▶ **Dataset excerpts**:
---*---

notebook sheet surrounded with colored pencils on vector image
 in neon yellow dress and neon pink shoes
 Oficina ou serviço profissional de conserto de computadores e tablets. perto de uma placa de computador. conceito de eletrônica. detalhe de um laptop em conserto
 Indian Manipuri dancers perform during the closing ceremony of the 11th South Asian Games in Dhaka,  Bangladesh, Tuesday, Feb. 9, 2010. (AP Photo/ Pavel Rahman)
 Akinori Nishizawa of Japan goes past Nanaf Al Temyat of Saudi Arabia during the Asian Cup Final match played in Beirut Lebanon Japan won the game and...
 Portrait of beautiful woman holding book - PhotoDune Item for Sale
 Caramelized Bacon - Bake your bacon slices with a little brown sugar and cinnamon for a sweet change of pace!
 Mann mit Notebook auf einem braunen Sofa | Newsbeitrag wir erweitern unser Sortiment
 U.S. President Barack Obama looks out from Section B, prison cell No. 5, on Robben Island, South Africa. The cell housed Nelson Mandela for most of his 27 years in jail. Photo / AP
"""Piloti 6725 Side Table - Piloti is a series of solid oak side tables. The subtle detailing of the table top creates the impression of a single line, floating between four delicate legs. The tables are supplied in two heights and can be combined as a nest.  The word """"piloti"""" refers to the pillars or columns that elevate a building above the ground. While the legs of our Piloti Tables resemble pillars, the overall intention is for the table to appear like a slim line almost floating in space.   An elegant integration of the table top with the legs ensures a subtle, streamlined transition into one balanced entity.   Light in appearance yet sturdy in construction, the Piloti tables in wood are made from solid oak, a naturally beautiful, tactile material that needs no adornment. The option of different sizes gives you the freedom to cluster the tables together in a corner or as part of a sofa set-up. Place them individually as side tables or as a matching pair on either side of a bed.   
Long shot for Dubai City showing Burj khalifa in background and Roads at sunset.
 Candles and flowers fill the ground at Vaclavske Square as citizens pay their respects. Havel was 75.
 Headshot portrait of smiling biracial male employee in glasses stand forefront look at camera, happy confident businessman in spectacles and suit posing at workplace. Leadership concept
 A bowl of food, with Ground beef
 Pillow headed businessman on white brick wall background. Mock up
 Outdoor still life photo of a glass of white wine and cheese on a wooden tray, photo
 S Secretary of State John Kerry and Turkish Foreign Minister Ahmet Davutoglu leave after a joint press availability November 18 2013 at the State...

---*---

▶ **WHAT NEEDS TO BE DONE**: Extract exactly and only the lines above from the line containing "Indian Manipuri dancers" through the line containing "U.S. President Barack", both end lines included.

▶ **ANSWER**:
 Indian Manipuri dancers perform during the closing ceremony of the 11th South Asian Games in Dhaka,  Bangladesh, Tuesday, Feb. 9, 2010. (AP Photo/ Pavel Rahman)
 Akinori Nishizawa of Japan goes past Nanaf Al Temyat of Saudi Arabia during the Asian Cup Final match played in Beirut Lebanon Japan won the game and...
 Portrait of beautiful woman holding book - PhotoDune Item for Sale
 Caramelized Bacon - Bake your bacon slices with a little brown sugar and cinnamon for a sweet change of pace!
 Mann mit Notebook auf einem braunen Sofa | Newsbeitrag wir erweitern unser Sortiment
 U.S. President Barack Obama looks out from Section B, prison cell No. 5, on Robben Island, South Africa. The cell housed Nelson Mandela for most of his 27 years in jail. Photo / AP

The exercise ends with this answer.